WordPress / openverse

Openverse is a search engine for openly-licensed media. This monorepo includes all application code.
https://openverse.org
MIT License
215 stars 177 forks source link

Some recently updated images are missing `license_url` in the `meta_data` field #4318

Open krysal opened 1 month ago

krysal commented 1 month ago

Description

On 2024-05-08 UTC the batched_update DAG was triggered[^1] to fill the license_url in the meta_data field with its corresponding value for rows WHERE license = 'by' AND license_version = '2.0', and it reported a successful end on 2024-05-09, 17:00:18 UTC updating 746,571 records. However, after triggering a run of the add_license_url DAG on 2024-05-10, it reported the same row number missing said license, which indicates that some workflows may not be filling this field or are overwriting it.

Flicker is confirmed to be on the set of rows missing this value.

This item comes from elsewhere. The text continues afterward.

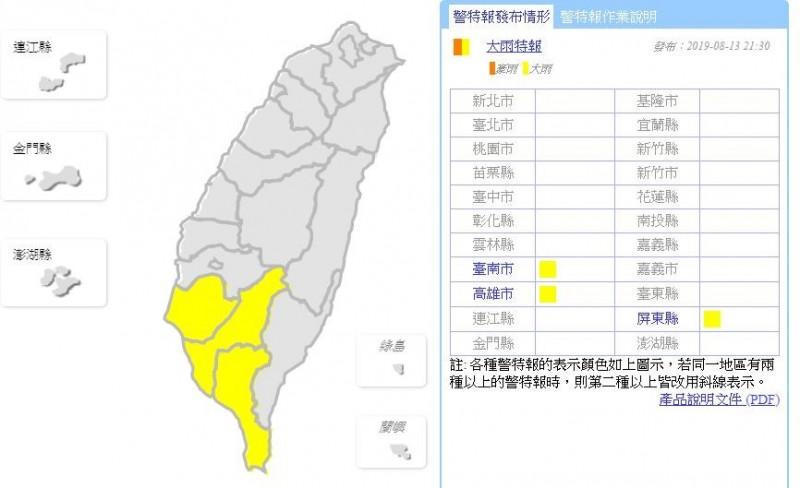 中央氣象局今天(12日)晚間9時40分,針對台南市、高雄市、屏東縣發布大雨特報。(圖擷取自中央氣象局)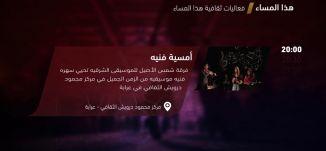 فرقة شمس الأصيل أمسية موسيقية ! - فعاليات ثقافية هذا المساء - 6-8-2017 - قناة مساواة الفضائية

SELECT source, provider, created_on, updated_on FROM image 
 WHERE license = 'by' AND license_version = '2.0' AND meta_data->>'license_url' IS NULL LIMIT 2;

+--------+----------+-------------------------------+-------------------------------+
| source | provider | created_on                    | updated_on                    |
|--------+----------+-------------------------------+-------------------------------|
| flickr | flickr   | 2020-04-28 07:20:32.183578+00 | 2024-05-12 03:13:46.696867+00 |
| flickr | flickr   | 2020-04-28 07:08:30.821693+00 | 2024-05-12 03:13:46.696867+00 |
+--------+----------+-------------------------------+-------------------------------+

If there are more, it is to be confirmed. It is known the Flickr DAG was running those days, as well as Europeana, the Finnish Museum, Wikimedia Commons, and the Metropolitan Museum.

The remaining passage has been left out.